* _Material to process_
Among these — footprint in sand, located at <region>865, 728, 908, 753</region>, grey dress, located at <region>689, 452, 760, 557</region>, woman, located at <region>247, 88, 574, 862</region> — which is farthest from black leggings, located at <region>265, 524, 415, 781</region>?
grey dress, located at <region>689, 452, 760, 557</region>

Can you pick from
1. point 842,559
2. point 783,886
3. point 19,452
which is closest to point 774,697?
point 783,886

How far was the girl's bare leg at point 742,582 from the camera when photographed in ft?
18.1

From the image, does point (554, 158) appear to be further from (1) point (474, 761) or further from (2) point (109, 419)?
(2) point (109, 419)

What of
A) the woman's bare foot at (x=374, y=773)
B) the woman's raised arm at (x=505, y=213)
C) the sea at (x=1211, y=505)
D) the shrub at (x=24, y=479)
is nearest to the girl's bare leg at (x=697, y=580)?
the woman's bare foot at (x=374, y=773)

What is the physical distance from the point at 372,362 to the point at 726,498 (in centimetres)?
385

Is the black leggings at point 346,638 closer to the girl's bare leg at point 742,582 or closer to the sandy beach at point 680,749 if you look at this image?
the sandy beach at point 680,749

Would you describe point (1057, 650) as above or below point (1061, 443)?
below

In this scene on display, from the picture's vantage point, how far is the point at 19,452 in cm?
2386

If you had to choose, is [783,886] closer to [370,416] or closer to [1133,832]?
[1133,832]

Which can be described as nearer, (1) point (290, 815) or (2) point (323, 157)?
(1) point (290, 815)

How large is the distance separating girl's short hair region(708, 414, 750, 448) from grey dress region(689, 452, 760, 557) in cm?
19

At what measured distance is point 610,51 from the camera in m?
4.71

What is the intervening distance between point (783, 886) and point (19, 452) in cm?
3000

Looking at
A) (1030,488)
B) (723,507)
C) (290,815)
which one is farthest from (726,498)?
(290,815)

* _Description of the task_
Turn every line of the items above into a Markdown table with the columns Row and Entry, numbering the rows in order and omitting blank lines.

* _Answer to the problem_
| Row | Entry |
|---|---|
| 1 | Among these — footprint in sand, located at <region>865, 728, 908, 753</region>, grey dress, located at <region>689, 452, 760, 557</region>, woman, located at <region>247, 88, 574, 862</region> — which is farthest from black leggings, located at <region>265, 524, 415, 781</region>? |
| 2 | grey dress, located at <region>689, 452, 760, 557</region> |
| 3 | Can you pick from |
| 4 | 1. point 842,559 |
| 5 | 2. point 783,886 |
| 6 | 3. point 19,452 |
| 7 | which is closest to point 774,697? |
| 8 | point 783,886 |
| 9 | How far was the girl's bare leg at point 742,582 from the camera when photographed in ft? |
| 10 | 18.1 |
| 11 | From the image, does point (554, 158) appear to be further from (1) point (474, 761) or further from (2) point (109, 419)? |
| 12 | (2) point (109, 419) |
| 13 | What of |
| 14 | A) the woman's bare foot at (x=374, y=773) |
| 15 | B) the woman's raised arm at (x=505, y=213) |
| 16 | C) the sea at (x=1211, y=505) |
| 17 | D) the shrub at (x=24, y=479) |
| 18 | is nearest to the girl's bare leg at (x=697, y=580)? |
| 19 | the woman's bare foot at (x=374, y=773) |
| 20 | What is the physical distance from the point at 372,362 to the point at 726,498 (in centimetres)? |
| 21 | 385 |
| 22 | Is the black leggings at point 346,638 closer to the girl's bare leg at point 742,582 or closer to the sandy beach at point 680,749 if you look at this image? |
| 23 | the sandy beach at point 680,749 |
| 24 | Would you describe point (1057, 650) as above or below point (1061, 443)? |
| 25 | below |
| 26 | In this scene on display, from the picture's vantage point, how far is the point at 19,452 in cm? |
| 27 | 2386 |
| 28 | If you had to choose, is [783,886] closer to [370,416] or closer to [1133,832]? |
| 29 | [1133,832] |
| 30 | Which can be described as nearer, (1) point (290, 815) or (2) point (323, 157)? |
| 31 | (1) point (290, 815) |
| 32 | How large is the distance separating girl's short hair region(708, 414, 750, 448) from grey dress region(689, 452, 760, 557) in cm? |
| 33 | 19 |
| 34 | At what measured distance is point 610,51 from the camera in m? |
| 35 | 4.71 |
| 36 | What is the intervening distance between point (783, 886) and point (19, 452) in cm? |
| 37 | 3000 |
| 38 | Looking at |
| 39 | A) (1030,488) |
| 40 | B) (723,507) |
| 41 | C) (290,815) |
| 42 | which one is farthest from (726,498)? |
| 43 | (290,815) |